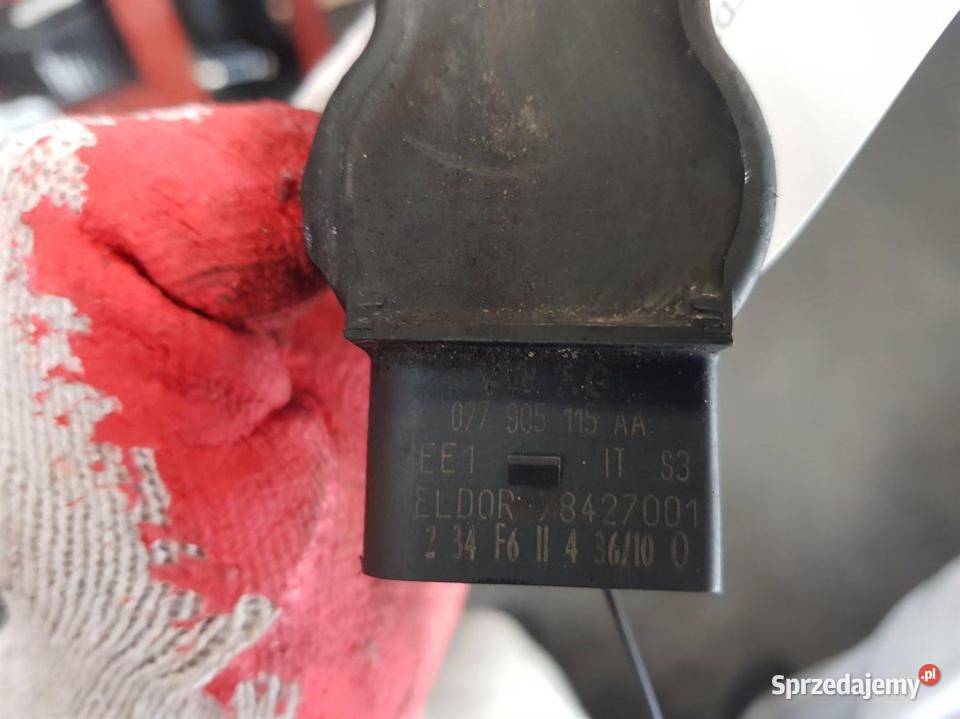 CEWKA ZAPŁONOWA VOLKSWAGEN TOUAREG 077905115AA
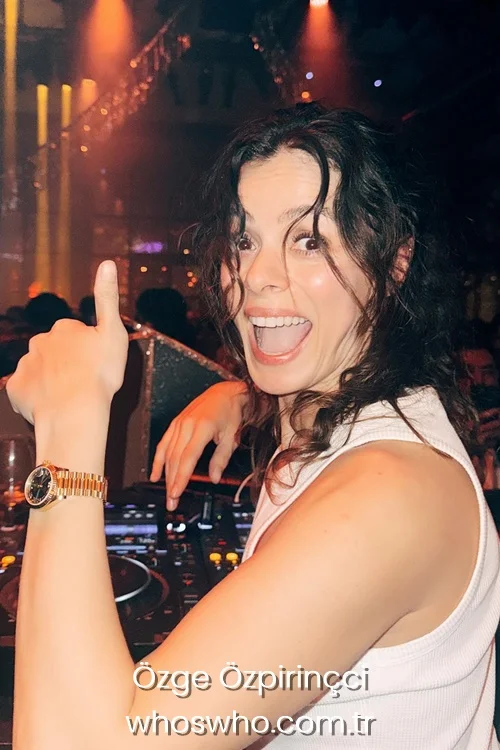 ozge ozpirincci dj performance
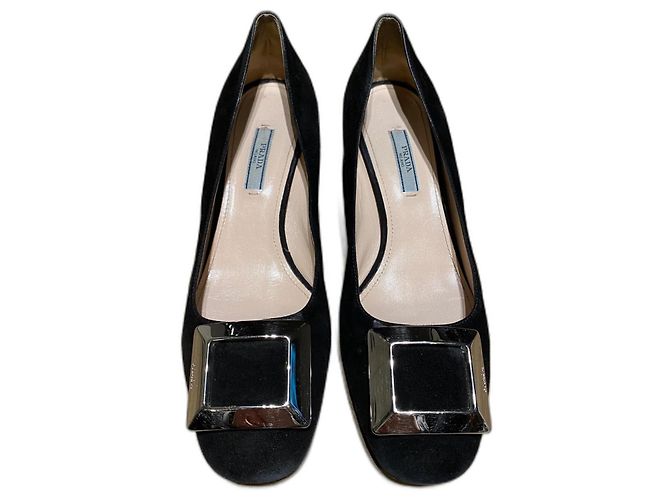 Escarpins Prada en daim noir à boucle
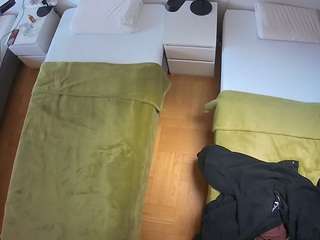 voyeurcam-julmodels-bed-5 webcam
☆ ☆ ☆ ☆
• Exercise directions
Word for word, return the material above, but drop the pictures.

• Answer to this task
 CEWKA ZAPŁONOWA VOLKSWAGEN TOUAREG 077905115AA
 ozge ozpirincci dj performance
 Escarpins Prada en daim noir à boucle
 voyeurcam-julmodels-bed-5 webcam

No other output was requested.